Friday, May 21, 2010

Cocktail Hour: Limoncello

It was only about a year ago that I discovered it was possible to make homemade limoncello. I'd been playing with vodka infusions for years, but asoundingly enough, had no idea that limoncello was essentially the same thing - grain alcohol infused with lemon peel, albeit over a much longer time span. 

Immediately, I started researching recipes. I soon learned that there are many conflicting opinions on the proper infusion time - I found recipes that advised anywhere from one week to 90 days. I even read one that recommended leaving the peels in alcohol for A YEAR.  I do not have that kind of patience, people.

The only way to figure out it? Try it for myself, of course! I decided to work with a very basic recipe using high-quality ingredients, and let the lemon peels steep as long as possible.  Given my aforementioned lack of patience, I'm going to try very hard to leave the limoncello alone until July, but don't judge me if I end up breaking it out a little sooner.

Here's the basic recipe:

 1.5 liters 190-proof grain alcohol
10 lemons, washed (I grabbed organic lemons since this recipe uses the outer peel)

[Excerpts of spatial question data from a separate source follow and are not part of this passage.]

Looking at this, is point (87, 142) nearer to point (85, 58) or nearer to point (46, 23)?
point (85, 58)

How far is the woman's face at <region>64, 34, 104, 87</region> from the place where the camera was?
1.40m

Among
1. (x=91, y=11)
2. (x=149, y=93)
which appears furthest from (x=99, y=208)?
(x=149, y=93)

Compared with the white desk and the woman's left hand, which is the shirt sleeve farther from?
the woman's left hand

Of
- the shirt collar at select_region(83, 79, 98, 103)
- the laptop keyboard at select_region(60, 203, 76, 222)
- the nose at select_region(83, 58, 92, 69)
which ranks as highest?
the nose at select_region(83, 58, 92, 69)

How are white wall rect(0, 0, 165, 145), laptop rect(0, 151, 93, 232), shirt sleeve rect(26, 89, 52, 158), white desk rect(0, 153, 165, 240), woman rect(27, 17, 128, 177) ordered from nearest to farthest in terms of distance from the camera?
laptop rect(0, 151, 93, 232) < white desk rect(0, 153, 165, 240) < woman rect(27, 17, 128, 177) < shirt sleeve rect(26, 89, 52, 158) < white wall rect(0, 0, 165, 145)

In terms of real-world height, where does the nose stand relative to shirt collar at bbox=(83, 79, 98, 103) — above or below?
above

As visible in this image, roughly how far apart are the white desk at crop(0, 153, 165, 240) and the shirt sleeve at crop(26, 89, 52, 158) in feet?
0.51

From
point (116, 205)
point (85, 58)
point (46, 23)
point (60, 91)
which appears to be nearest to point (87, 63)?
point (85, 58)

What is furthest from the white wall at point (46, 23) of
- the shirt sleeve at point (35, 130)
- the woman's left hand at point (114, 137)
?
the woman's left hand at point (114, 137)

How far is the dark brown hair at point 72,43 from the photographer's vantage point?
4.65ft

(Really. That's all you need.)

The first step to a limoncello is to infuse the lemon peel.  To do this, peel just the zest from each lemon  into wide strips with a sharp vegetable peeler, being careful not to include any of the white pith. 

If you do get any of white pith with your lemon peel, just use a sharp paring knife to trim it away. 

Any pith that makes its way into the jar will impart a bitter taste to your infusion - though it's tedious, trimming it away will ensure you have a tasty, smooth end result.

In a glass jar with a tight-fitting lid, combine lemon peel with grain alcohol. Swirl to mix well. Set jar in a cool, dark place and give it a swirl every couple of days to help the peels break down.  The clear alcohol will start to turn yellow and cloudy after a few days.

After I've left the limoncello alone for a few weeks, I'll add some simple syrup (2 cups sugar to 2 cups water) and let it infuse a little longer. I'll post updates on its progress - and eventually, on its taste!

What to do with your ten naked lemons? Juice them, of course, then refrigerate your fresh-squeezed lemon juice for another use.

Homemade lemonade, anyone?


  1. Oops, I drank it all while you were at work... ;)

  2. You can call it "grain alcohol" all you want, but we all know that you are using Everclear. *shudders*

  3. Guilty as charged. It was an excellent way to finally use the Everclear that someone left at my college apartment after a party in 2003.